Given text:

------------

And one thing is very important, "Get out of the building and meet people".

So is there a luck factor in PMF? No, there isn't. You find PMF when you try
different things while at the same time talk to people(past, present and
prospective customers).

I will give you an example. The person I mentioned above initially started
with a small business of supplying toiletries to businesses(big and small).
One day one of his customers asked him whether he would be able to supply
instant tea and coffee mix to the business. He agreed and started supplying
tea and coffee. Went to other businesses and asked if they would be
interested. Got sizeable amount of customers. One day, one of his tea and
coffee customers, a defence establishment, asked him if he could arrange
student visits to their facility for educational purpose. He agreed. Then went
to lot of other schools and businesses and asked them if he could help them
arrange student visits. He got success in that! Now he has recently started
building a park(with space theme) for students.

------------

Study questions:
**A.** In the post about PMF, set down the passage exactly, beginning at the words "So is there" and stopping after "businesses(big and small).".
**B.** According to the post about PMF, what did the defence establishment ask the person to arrange?
**C.** List every group of customers that the post about PMF says you should talk to.
The listing that comes next is taken from a separate source.

Dataset content:
------------

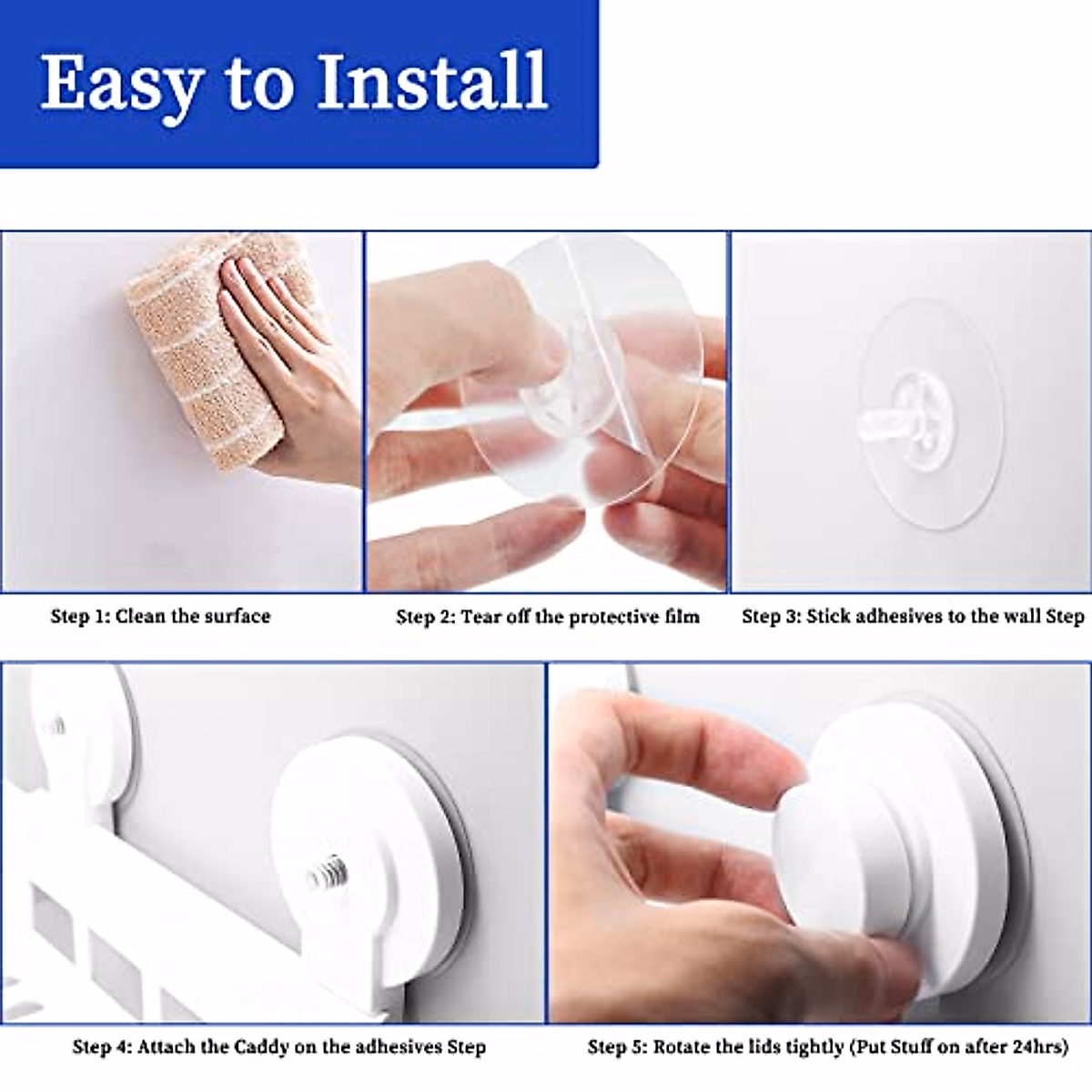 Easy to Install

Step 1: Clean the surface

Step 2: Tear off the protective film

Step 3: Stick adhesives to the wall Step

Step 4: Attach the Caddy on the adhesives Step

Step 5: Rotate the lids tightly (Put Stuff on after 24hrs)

------------

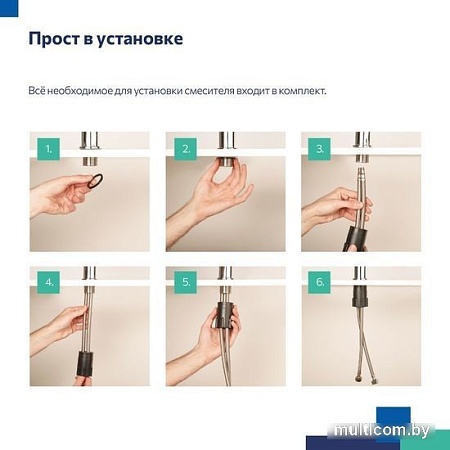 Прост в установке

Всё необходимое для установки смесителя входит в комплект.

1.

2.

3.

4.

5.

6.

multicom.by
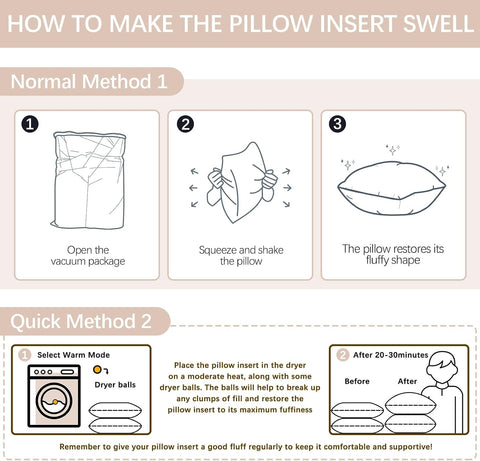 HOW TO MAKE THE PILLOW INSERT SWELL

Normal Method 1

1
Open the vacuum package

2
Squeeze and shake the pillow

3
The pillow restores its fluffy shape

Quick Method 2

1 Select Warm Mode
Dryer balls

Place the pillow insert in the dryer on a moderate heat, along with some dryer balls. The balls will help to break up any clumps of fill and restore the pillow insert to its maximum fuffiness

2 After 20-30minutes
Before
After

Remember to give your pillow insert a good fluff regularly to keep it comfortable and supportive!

------------

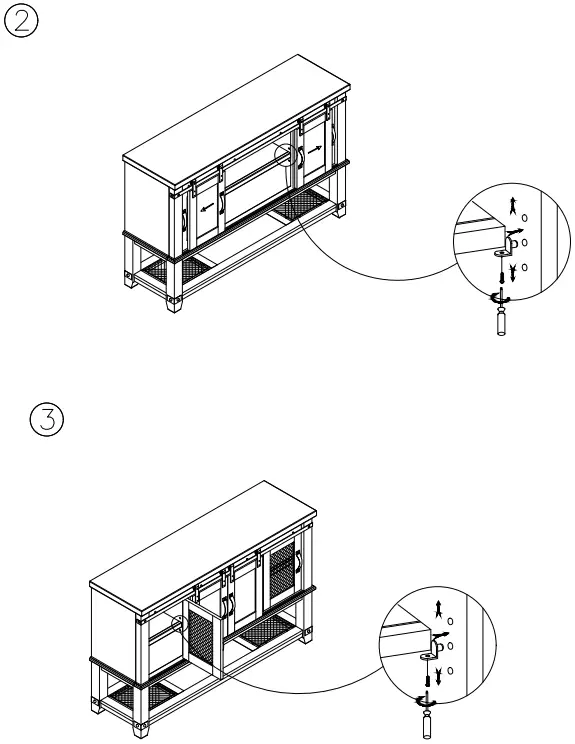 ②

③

------------

Your written answers:
**A.**
So is there a luck factor in PMF? No, there isn't. You find PMF when you try
different things while at the same time talk to people(past, present and
prospective customers).

I will give you an example. The person I mentioned above initially started
with a small business of supplying toiletries to businesses(big and small).

**B.** Student visits to its facility for an educational purpose.

**C.** Past customers, present customers, prospective customers